_Article_:
──────────────────────────────

Hey, do you have a 10? Do you have five, 10 by tens available? If and if they’re like, oh yeah, we got plenty available, then you know that the demand isn’t that strong. But if they’re, if they were said, you’re like, we got nothing, everything’s full. And if you find that kind of to be the case around the whole four-mile radius, then you probably have a lot of demand for storage in that area.
And you just need to buy a facility cuz you at that point you can expand it and there’s plenty of room for demand and also increase your rents. And so it’s kinda a one-two punch. You win both ways, but yeah, you’re always looking for de the demand. Facility level wise, you’re looking, making sure, like things like you got the right doors, you got the right unit mix, you got the right gate size.
If you have a gate that’s 12 feet wide, you’re gonna have a hard time getting a 24-foot U-Haul trailer or van side there. So you want bigger gates. You need to have a, typically an office. We want every facility we own. Either need to have cameras in lights or if they don’t, we need to be able to put them in there and we need to get compensated for doing that.

──────────────────────────────

_Requirements_:
(a) According to the self-storage text, what two things must every facility the speaker owns either already have or allow to be installed?
(b) Carry on the self-storage talk from its last sentence.

_Given information_:
──────────────────────────────

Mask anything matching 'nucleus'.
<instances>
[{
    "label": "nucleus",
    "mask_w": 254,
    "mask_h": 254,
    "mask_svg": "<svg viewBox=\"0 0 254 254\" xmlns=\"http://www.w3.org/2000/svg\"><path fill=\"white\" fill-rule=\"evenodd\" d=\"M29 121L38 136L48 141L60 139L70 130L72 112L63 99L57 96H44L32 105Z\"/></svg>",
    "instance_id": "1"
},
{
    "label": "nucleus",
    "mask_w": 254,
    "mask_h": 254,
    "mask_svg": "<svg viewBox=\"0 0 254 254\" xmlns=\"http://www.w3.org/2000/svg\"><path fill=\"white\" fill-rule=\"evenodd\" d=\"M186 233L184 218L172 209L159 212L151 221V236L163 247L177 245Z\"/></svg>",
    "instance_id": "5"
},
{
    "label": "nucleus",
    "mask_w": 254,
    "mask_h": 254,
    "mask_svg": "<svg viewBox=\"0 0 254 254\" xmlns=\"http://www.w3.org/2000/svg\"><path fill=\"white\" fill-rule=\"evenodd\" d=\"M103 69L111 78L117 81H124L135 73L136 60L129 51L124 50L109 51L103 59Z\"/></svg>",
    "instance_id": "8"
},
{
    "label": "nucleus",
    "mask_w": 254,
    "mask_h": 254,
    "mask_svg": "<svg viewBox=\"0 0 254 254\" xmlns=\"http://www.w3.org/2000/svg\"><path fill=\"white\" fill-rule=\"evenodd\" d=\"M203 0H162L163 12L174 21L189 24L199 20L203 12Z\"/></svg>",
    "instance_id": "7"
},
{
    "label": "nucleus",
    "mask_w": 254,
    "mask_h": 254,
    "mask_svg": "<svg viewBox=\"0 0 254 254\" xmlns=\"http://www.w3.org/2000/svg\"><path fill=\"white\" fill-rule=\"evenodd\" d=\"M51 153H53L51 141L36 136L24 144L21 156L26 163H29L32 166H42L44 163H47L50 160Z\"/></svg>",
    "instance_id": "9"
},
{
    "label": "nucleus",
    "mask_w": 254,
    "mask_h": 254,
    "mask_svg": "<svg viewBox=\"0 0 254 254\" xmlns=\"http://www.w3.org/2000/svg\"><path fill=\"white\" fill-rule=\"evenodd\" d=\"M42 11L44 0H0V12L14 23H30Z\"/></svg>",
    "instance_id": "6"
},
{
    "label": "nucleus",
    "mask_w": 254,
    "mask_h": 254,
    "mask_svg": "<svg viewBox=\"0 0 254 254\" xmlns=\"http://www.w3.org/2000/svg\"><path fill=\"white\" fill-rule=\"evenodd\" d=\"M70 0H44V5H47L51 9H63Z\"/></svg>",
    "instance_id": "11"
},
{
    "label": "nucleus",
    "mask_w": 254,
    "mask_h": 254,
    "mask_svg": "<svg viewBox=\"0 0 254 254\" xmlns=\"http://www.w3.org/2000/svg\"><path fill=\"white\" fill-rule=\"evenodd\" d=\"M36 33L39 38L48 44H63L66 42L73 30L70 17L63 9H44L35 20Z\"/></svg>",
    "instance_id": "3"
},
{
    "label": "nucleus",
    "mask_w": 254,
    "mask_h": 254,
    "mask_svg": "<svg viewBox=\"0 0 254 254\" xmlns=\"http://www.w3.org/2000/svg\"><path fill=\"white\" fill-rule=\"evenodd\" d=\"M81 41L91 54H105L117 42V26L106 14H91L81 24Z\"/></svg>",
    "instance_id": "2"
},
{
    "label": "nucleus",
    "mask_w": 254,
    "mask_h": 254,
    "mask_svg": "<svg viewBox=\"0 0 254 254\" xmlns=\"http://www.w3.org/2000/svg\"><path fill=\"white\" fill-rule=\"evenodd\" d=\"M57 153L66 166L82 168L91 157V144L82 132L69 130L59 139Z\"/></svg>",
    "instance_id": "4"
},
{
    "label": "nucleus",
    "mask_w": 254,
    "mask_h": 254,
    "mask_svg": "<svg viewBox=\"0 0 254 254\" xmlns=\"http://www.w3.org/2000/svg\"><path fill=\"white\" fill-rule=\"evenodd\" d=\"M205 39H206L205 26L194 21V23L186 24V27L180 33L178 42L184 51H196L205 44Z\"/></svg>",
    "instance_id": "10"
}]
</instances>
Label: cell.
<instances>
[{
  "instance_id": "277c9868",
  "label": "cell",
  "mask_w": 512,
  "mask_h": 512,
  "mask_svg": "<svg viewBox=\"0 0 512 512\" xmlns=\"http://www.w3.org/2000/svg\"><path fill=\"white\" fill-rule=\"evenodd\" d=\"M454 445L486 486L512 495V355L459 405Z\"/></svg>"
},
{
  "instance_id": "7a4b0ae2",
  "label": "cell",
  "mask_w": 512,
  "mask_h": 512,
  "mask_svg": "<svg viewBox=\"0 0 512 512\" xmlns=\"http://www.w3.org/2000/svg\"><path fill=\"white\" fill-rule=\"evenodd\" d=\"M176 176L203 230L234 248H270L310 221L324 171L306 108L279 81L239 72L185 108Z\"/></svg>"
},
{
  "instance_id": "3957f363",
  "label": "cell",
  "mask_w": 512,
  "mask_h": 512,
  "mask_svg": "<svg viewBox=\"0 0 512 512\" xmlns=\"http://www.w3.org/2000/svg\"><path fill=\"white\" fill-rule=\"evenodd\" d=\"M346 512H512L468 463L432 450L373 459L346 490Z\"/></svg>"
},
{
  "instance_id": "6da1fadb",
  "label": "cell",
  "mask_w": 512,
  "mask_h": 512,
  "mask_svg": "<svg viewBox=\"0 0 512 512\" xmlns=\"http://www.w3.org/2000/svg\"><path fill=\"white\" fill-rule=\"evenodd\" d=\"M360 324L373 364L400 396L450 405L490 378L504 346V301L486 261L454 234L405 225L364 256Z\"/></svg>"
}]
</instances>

──────────────────────────────

_Solved problems_:
(a) Cameras and lights.

(b)
Typically by offering ’em a little bit less than what they’re wanting.
[00:21:26] Jay Conner:
I got you. So how do you structure the financing for these self-storage units?
[00:21:35] Travis Baucom:
Yeah, so these are big purchases, 2 million to 6 million. The ground-up one we’re doing is we’re getting a 13 million loan on it. And we typically 75 25 loans.
So that means 75% of it comes from the bank. 25% of it comes from limited partners or private lenders that they’re private lenders that have equity pos, they have eq, and they own equity in the facility as well. And then we raise 12 months of mortgage payments regardless if it’s a stable facility, meaning it has 90% occupancy.
We raised 12 months of mortgage payments just in case a rainy day or something were to happen. Then if it’s a ground-up storage facility, we actually raised 36 months. Of mortgage payments. Cause it’s gonna take 12 months or 12 to 14 months to build, then 24 months to fill up. And then we’ll then it’ll be, then the facility will be paying its mortgage at that point.
In addition to that, we charge fees on top of those things. Those fees are typically three to 5% based on what we are doing and how we’re structuring the deal. Oh, and then equity wise the general, it’s typically a general partner, limited partner setup. The general partner gets 40 to 60% of the ownership, and then the limited partners get 40 to 60% of the inverse, the 60 to 40% of the ownership.
However, with that said, we make sure that our limited partners get their money back before we get, the general partner, which is me and my partners get any cash distributions.
[00:23:07] Jay Conner:
So when you’re out attracting and raising private money for these types of projects where do you find your private lenders and how do they learn about the opportunity?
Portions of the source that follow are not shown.